IV.  LA NORME DE CONTRÔLE

[13]  La jurisprudence concernant la façon dont je dois aborder les questions soulevées dans la présente demande est bien établie.

[14]  En ce qui concerne l’équité procédurale, je dois déterminer si le processus suivi par le délégué du ministre respectait le degré d’équité exigé, eu égard à l’ensemble des circonstances (Canada (Citoyenneté et Immigration) c Khosa, 2009 CSC 12, au par. 43 [Khosa]; Chemin de fer Canadien Pacifique Limitée c Canada (Procureur général), 2018 CAF 69, au par. 54). Si tel est le cas, il n’y a pas lieu d’intervenir pour ce motif.

[15]  En ce qui concerne la décision de prendre la mesure d’exclusion, elle est assujettie à la norme de la décision raisonnable. Je dois faire preuve de déférence envers le délégué du ministre en raison de la nature essentiellement factuelle de la décision (Eberhardt c Canada (Sécurité publique et Protection civile), 2013 CF 1077, au par. 18). Je dois examiner la décision en ce qui a trait « à la justification de la décision, à la transparence et à l’intelligibilité du processus décisionnel » et déterminer si la décision appartient « aux issues possibles acceptables pouvant se justifier au regard des faits et du droit » (Dunsmuir c Nouveau‑Brunswick, 2008 CSC 9, au par. 47 [Dunsmuir]). Je peux intervenir pour ce motif uniquement, si le résultat ou les motifs invoqués, examinés dans le contexte du dossier, ne répondent pas à ce critère. Il ne me revient pas de soupeser à nouveau la preuve ou de substituer la solution que je juge préférable à celle qui a été retenue (Khosa, aux par. 59 et 61).

V.  ANALYSE

A.  L’admissibilité de l’affidavit du demandeur

[16]  Le demandeur a déposé un affidavit (souscrit le 21 septembre 2018) à l’appui de sa demande de contrôle judiciaire. Il a présenté un récit des faits qui se sont produits le 13 juillet 2018. Il a également présenté un compte rendu détaillé de sa situation personnelle, y compris les circonstances qui, selon lui, auraient dû être prises en compte par le délégué du ministre pour décider de prendre ou non une mesure d’exclusion. Sur un certain nombre de points, les renseignements contenus dans l’affidavit vont bien au-delà de ceux dont disposait le délégué du ministre le 13 juillet 2018, lorsqu’il a rendu sa décision.

[17]  Avant d’examiner le bien-fondé des motifs de contrôle avancés par le demandeur, il est nécessaire de déterminer si l’affidavit (en tout ou en partie) est admissible dans le cadre de la présente demande et de déterminer les utilisations permises pour lesquelles tout contenu admissible peut être présenté.

* * * *

(Problème posé 1):
Répondez aux questions suivantes sur l'extrait de décision.
(a) À quelle norme la décision de prendre la mesure d'exclusion est-elle assujettie ?
(b) À quelle date l'affidavit du demandeur a-t-il été souscrit ?
(c) Quel jour se sont produits les faits racontés par le demandeur dans son affidavit ?
(Problème posé 2): Retapez sans rien changer le passage de l'extrait de décision qui commence par les mots « [14]  En ce » et se termine par « pour ce motif. ».

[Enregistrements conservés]
* * * *

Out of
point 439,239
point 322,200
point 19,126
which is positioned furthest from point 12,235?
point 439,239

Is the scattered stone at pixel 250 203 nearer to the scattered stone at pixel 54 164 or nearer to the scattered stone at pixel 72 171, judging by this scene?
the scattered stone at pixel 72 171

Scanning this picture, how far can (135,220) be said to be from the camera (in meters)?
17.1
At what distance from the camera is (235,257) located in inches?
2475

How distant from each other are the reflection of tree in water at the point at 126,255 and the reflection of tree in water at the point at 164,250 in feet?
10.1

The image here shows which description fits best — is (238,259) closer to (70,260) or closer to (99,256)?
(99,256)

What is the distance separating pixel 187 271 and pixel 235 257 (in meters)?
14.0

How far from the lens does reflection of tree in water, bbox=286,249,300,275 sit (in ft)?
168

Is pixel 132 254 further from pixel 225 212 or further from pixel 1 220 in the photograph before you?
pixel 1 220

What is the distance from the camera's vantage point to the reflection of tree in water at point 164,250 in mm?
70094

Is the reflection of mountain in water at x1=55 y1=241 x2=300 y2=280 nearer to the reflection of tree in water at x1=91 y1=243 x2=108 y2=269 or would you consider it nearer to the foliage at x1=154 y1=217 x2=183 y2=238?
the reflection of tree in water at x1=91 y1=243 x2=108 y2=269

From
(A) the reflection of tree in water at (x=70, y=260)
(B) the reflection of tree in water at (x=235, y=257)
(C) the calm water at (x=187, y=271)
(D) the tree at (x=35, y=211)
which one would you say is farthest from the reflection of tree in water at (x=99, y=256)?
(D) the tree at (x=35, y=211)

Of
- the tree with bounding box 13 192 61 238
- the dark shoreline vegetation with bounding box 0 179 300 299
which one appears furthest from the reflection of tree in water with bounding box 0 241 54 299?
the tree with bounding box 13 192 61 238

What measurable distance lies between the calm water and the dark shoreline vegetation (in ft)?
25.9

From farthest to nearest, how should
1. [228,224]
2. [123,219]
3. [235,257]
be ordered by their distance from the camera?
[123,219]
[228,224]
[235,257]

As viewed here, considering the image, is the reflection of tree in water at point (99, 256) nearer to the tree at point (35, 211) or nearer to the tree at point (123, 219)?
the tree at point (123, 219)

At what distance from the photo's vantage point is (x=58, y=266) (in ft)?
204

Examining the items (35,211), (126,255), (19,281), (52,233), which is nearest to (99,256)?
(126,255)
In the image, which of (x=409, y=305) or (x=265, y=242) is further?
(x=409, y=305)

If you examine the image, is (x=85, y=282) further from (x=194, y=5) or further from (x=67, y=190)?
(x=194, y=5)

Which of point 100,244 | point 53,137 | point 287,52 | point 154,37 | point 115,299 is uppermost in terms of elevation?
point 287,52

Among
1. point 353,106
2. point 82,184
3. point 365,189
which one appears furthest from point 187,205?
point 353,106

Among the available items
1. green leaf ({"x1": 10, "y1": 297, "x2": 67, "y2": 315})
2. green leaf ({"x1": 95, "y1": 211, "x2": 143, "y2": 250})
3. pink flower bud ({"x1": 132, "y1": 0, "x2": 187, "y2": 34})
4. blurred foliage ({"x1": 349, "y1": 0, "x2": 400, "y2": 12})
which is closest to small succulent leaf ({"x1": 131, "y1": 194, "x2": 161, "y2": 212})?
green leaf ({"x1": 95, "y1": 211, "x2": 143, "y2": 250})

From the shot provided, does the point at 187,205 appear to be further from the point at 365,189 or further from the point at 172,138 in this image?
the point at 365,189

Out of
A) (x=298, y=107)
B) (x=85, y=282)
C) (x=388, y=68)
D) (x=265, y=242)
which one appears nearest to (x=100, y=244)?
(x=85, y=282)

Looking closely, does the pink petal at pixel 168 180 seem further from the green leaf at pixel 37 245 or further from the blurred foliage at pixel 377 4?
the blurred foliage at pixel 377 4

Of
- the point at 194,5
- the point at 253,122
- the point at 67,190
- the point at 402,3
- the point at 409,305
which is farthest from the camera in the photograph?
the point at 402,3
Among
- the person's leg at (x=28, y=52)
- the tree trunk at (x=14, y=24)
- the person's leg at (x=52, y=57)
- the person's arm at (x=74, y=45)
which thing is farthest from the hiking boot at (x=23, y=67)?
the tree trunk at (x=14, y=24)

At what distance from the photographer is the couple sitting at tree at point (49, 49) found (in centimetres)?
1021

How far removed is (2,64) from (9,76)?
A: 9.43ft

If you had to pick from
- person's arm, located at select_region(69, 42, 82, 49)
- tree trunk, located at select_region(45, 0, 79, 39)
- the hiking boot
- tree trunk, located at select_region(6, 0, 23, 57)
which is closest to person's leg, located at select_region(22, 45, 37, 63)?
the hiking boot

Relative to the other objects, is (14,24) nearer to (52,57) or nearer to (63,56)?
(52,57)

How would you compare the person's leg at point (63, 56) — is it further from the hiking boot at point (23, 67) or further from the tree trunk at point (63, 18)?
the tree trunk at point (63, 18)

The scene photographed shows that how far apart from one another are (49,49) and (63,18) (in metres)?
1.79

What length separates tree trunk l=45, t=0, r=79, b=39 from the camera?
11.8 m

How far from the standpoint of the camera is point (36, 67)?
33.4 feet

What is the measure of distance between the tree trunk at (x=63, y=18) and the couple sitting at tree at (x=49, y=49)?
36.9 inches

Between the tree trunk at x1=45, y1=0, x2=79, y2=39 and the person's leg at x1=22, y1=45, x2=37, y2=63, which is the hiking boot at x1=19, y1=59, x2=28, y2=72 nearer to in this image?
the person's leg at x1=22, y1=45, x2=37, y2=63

* * * *

(Réponse complète 1):
(a) À la norme de la décision raisonnable.
(b) Le 21 septembre 2018.
(c) Le 13 juillet 2018.

(Réponse complète 2):
[14]  En ce qui concerne l’équité procédurale, je dois déterminer si le processus suivi par le délégué du ministre respectait le degré d’équité exigé, eu égard à l’ensemble des circonstances (Canada (Citoyenneté et Immigration) c Khosa, 2009 CSC 12, au par. 43 [Khosa]; Chemin de fer Canadien Pacifique Limitée c Canada (Procureur général), 2018 CAF 69, au par. 54). Si tel est le cas, il n’y a pas lieu d’intervenir pour ce motif.